In many ways it’s not a bad idea. Agencies work on the big pitches and ideas that drive a brand forward while the in-house team works on the smaller, culturally relevant content. Being in-house means minimising endless conference calls and emails, instead allowing the brand and in-house team to simply chat in person.
All this should serve AB InBev well but it must ensure it doesn’t become too insular. Agencies provide fresh eyes and culture can be cruel – one misstep or badly phrased tweet can greatly harm brands.
EDF pushes ‘green agenda’ in new campaign
It’s time to start talking about more than just price. According to EDF Energy, at least.
The energy company is looking to leverage the current conversation around climate change to push its “green agenda” via a new low carbon campaign ‘Generation Electric’.
A few years ago energy companies had a reputation of being “nasty corporates”, according to EDF Energy’s head of brand and marketing, Mel Stanley, but recently their status has improved, allowing the company the opportunity to start talking about things it cares about.
The improvement in perception is signified on YouGov’s BrandIndex, which indicates that in May 2017 EDF had an average score of -4.9 (based on reputation, value, quality and satisfaction of the brand) compared to -0.7 today.
“We had this wonderful property and yet we weren’t doing anything with it. And one of the reasons for that is, in the past, consumers haven’t been interested the green agenda, they’ve only been interested in buying on price,” Stanley told Marketing Week.
“Now, consumers are thinking about how we, as a planet, can start to think more seriously about climate change.”
But sustainability isn’t for everyone and there will always be shoppers who base decisions solely on price. But that doesn’t faze EDF.
“There’s always going to be a portion of the market who will buy on price. If they can get cheap and green, great, but some aren’t even interested in that which is fine. Not everybody is going to buy it,” Stanley says.
It will be interesting to see whether other energy giants, particularly the ‘big six’, follow suit and start plugging their own non-price-focused agendas.
How brands are leveraging the momentum around women’s football
It’s been a long time coming but women’s football is finally starting to emerge from the shadows of the men’s game and just in time for the FIFA Women’s World Cup in France.
Thanks to a recent string of landmark commercial deals, brands, fans and broadcasters alike have started to see the benefit of getting involved in the women’s game.
You only have to look as far as Barclays to see how the appeal of investing in women’s sport has surged.
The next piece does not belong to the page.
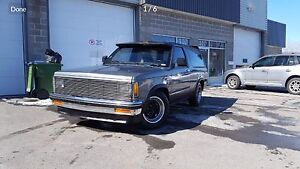 GMC Jimmy 1988 Buy or Trade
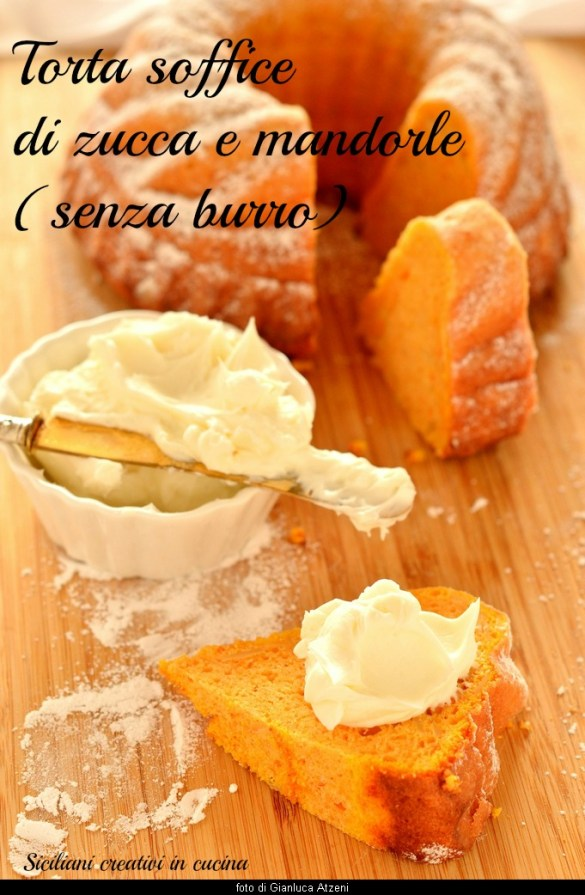 Soft cake with pumpkin and almonds, no butter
The bank set the bar high after signing a £10m deal with the newly formed Women’s Super League, marking the largest single investment in British women’s sport by a business.
Visa backed this up by promising to spend the same on marketing the women’s game as it did on the men’s, and Lucozade Sport has also pledged equal advertising spend.
Brands involved seem to have similar idea of what they want to achieve through their respective partnerships: raise the profile of the game, increase confidence among women and help get more girls playing sport.
“My hope is people are increasingly talking about the Women’s World Cup and we’ve created part of that conversation,” Claire Keaveny, head of marketing at Lucozade sport, told Marketing Week.
However, despite efforts, there’s the suggestion other brands – including FIFA’s five other global partners Adidas, Coca-Cola, Hyundai, Qatar Airways and Wanda – are still investing less in the women’s game.
Not to mention the lacklustre prize package of $4m for the Women’s World Cup compared to $38m for the men. So despite brands doing their best to raise the profile of the game, there will almost always be a long way to go.